I have had some pretty interesting conversations with my kids recently. Of course, each has his and her own style.
My conversations with Rebecca consist mostly of:
“Buh buh buh weh?”
“Buh wuh wuh yah!”
These conversations are plentiful, as she seems to talk as much as her older sister.
My conversations with David consist mostly of:
“How was school?”
“Did you do anything new?”
“What did you learn?”
“I don’t remember.
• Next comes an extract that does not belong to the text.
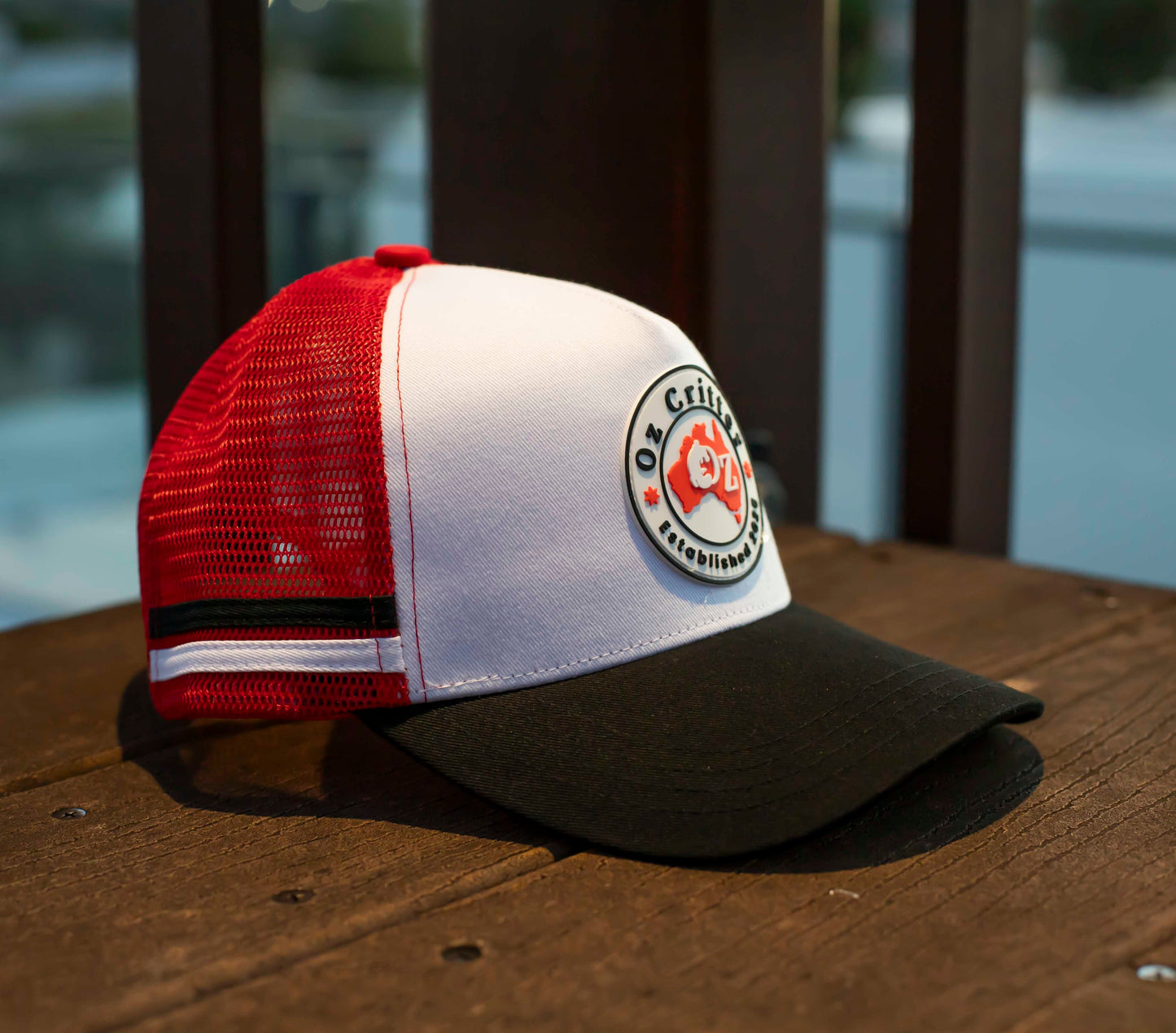 TRUCKER CAP OZ CRITTER CAP BLEND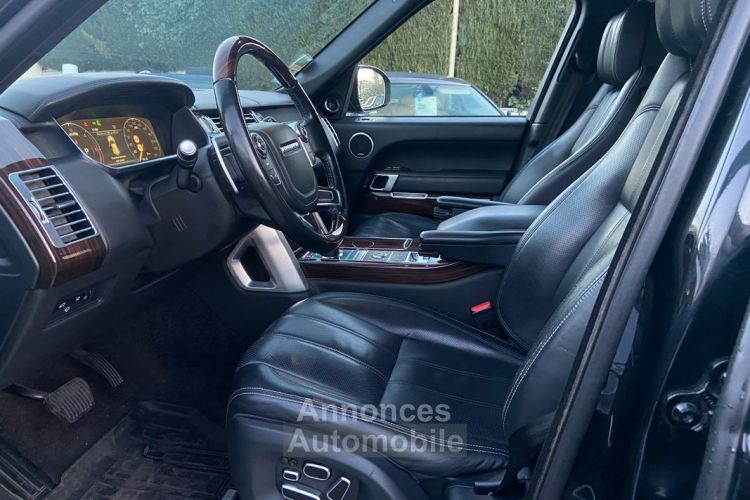 Land Rover Range Rover II 4.4 SDV8 AUTOBIOGRAPHY AUTO Turbos et FAP remplacés - <small></small> 39.990 € <small>TTC</small> - #3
Can I play video games with Alex?”
“Sure. Be home by five.”
My conversations with Caroline are much more involved. We have been discussing death at great length lately. She is utterly preoccupied with dying and terrified of it. The other day she said, “I don’t believe in God.”
When I asked her why not, she said, “Because I don’t want to die and go to heaven. Because I don’t like dyin’.”
Trying to explain to a 4-year-old that heaven is really a wonderful place to be is like trying to explain to a hound dog that he doesn’t want to chase that squirrel.
I remember trying to digest this concept when I was little, and honestly, it has really only been in the last few years that I’ve come to the realization that being in heaven is preferable over being here on earth. I guess that’s a perspective that only comes with age and/or a certain amount of suffering. I’ve had a little of both and fortunately not a lot of either. But enough to have a more eternal perspective. So I feel her pain, and I’m patient with her quest for understanding, but we go over this about every day, and it’s getting tiresome.
I’ve done my best to express that the likelihood of her dying anytime soon is extremely slim, but she is still very concerned. And she asked the other night if I’m going to heaven with her. Now, that’s a tricky one. Such big thoughts for such a little girl.
Fortunately not all of our conversations are as deep as that. On the way home from a friend’s house today, she said, “Mommy. I want to be a guest at MY house.” I’m glad that she understands the concept of how to treat a guest. But clearly the concept of “tis better to give than to receive” has yet to penetrate her egocentric little soul.
Finally, in the category of great contradictions in life, why is it that kids are so stingy about sharing their dolls and toys but more than willing to share their cups and chapstick?
Those are my deep thoughts for today.